Il est aussi une autre exception française, c'est de rendre hommage à des personnalités étrangères. Rien qu'à Paris, on a des artères prestigieuses pour George V, Franklin Roosevelt, Kennedy, Pierre 1er de Serbie, Alexandre III, Jean-Paul II. Kossuth (qui c'est çuilà?) occupe le carrefour Chateaudun mais personne ne l'a jamais appelé ainsi. En revanche, gare à vous si vous dites « Beaubourg » au lieu de « Centre Pompidou ». Pompidou, justement. La droite n'a aucune imagination pour la toponymie. À part les anciens maires, elle n'honore que De Gaulle et Pompidou. Rien qu'à Paris : la place de l’Étoile, l'aéroport de Roissy, le nouveau pont sur la Seine pour De Gaulle ; la voie express sur berges (il l'a voulue), le Centre Beaubourg (aussi), l'hôpital européen rive-gauche pour Pompidou. Bientôt, il y aura l'avenue de France et le musée du quai d'Orsay pour Chirac. Normal, ils ont été créés pour ça et pour lui. En revanche, on notera qu'il n'y a rien ou pas grand chose pour le Mahatma Gandhi (un allée dans le Bois de Boulogne), Einstein, Louis II de Bavière qui a pourtant refusé l'alliance avec la Prusse de Bismarck qu'il jugeait trop belliqueux, Christian X du Danemark qui a refusé que ses sujets portent l'étoile jaune.

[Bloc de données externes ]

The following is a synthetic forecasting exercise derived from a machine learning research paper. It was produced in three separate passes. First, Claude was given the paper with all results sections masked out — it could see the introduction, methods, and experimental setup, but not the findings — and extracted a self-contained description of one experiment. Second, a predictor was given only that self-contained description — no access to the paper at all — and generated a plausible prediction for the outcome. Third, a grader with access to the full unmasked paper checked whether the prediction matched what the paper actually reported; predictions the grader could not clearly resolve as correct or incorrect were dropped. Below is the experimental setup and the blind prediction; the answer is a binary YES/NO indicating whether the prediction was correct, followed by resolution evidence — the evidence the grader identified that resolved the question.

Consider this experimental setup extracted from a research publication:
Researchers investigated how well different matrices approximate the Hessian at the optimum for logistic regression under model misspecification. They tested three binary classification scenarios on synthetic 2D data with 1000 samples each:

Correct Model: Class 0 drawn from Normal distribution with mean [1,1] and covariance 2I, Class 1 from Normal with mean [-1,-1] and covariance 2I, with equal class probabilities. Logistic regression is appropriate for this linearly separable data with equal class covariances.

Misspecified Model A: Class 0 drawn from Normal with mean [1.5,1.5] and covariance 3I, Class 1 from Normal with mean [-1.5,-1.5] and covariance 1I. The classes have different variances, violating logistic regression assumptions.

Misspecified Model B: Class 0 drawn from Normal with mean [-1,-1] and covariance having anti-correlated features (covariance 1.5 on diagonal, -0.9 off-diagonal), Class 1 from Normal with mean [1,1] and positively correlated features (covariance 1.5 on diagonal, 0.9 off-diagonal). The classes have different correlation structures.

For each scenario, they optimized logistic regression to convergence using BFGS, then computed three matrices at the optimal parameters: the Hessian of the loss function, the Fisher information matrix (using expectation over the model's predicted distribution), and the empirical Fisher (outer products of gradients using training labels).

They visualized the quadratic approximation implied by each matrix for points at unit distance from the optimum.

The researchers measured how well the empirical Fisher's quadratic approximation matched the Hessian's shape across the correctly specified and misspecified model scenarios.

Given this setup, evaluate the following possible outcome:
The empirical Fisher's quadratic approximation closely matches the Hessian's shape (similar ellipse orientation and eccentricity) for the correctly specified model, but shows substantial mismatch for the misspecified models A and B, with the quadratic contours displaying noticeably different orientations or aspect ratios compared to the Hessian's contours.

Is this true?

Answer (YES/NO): YES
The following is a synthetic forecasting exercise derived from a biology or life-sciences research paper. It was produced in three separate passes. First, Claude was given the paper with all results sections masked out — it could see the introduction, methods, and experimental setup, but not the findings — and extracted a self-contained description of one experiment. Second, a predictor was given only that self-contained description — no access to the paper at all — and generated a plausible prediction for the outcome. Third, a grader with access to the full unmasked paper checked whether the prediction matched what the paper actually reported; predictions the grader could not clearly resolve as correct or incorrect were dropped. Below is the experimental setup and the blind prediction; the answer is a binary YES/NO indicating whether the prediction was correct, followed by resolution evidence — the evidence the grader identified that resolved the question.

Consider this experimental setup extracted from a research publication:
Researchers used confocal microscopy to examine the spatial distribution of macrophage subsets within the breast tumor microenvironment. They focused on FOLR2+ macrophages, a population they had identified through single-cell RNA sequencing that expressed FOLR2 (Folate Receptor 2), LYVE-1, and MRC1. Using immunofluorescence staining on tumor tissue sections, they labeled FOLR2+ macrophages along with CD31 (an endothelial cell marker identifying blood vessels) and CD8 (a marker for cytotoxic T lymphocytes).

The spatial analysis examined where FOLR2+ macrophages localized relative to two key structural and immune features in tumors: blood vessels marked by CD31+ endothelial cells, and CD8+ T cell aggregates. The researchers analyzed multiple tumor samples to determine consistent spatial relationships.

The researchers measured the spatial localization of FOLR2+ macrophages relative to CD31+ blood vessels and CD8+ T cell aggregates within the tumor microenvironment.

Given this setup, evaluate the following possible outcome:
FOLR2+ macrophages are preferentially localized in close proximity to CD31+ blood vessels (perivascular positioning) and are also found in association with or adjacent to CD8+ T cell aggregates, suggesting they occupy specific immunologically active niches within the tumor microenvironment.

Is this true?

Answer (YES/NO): YES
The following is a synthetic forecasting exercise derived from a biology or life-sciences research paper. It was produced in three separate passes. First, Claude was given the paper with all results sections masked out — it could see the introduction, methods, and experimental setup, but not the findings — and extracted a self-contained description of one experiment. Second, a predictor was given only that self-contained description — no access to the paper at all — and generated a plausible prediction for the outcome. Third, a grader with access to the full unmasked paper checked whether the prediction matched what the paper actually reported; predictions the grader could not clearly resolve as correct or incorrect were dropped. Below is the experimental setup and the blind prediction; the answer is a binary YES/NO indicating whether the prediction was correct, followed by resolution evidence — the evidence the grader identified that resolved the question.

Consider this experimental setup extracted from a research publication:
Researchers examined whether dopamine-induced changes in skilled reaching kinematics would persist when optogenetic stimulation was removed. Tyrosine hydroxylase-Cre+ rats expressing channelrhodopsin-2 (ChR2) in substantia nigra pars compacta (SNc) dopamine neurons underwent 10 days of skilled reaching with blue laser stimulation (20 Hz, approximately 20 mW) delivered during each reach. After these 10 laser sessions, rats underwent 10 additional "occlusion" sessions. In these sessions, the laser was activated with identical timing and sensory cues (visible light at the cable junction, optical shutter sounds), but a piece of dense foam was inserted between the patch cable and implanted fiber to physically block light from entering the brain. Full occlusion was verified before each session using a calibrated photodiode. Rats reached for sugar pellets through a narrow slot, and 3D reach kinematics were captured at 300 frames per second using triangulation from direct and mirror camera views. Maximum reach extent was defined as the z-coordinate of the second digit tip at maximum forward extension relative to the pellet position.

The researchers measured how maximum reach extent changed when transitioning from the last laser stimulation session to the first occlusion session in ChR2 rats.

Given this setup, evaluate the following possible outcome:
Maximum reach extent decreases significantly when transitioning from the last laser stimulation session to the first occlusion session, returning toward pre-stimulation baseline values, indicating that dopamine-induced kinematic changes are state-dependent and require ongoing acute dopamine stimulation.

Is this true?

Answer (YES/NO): NO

Depuis quelques années, les Maires socialistes de Paris rendent hommage à leurs idoles du temps où ils manifestaient encore pour des bonnes causes : Mandela, Rosa-Park, Martin-Luther King, Coluche qui comme Kossuth a droit à un carrefour. On a voulu, de toute évidence, honorer des Noirs. Donc, on honore des Noirs étrangers. Rien pour Joséphine Baker, ancienne Résistante et connue pour avoir adopté plusieurs enfants d'origines diverses pour combattre les préjugés racistes.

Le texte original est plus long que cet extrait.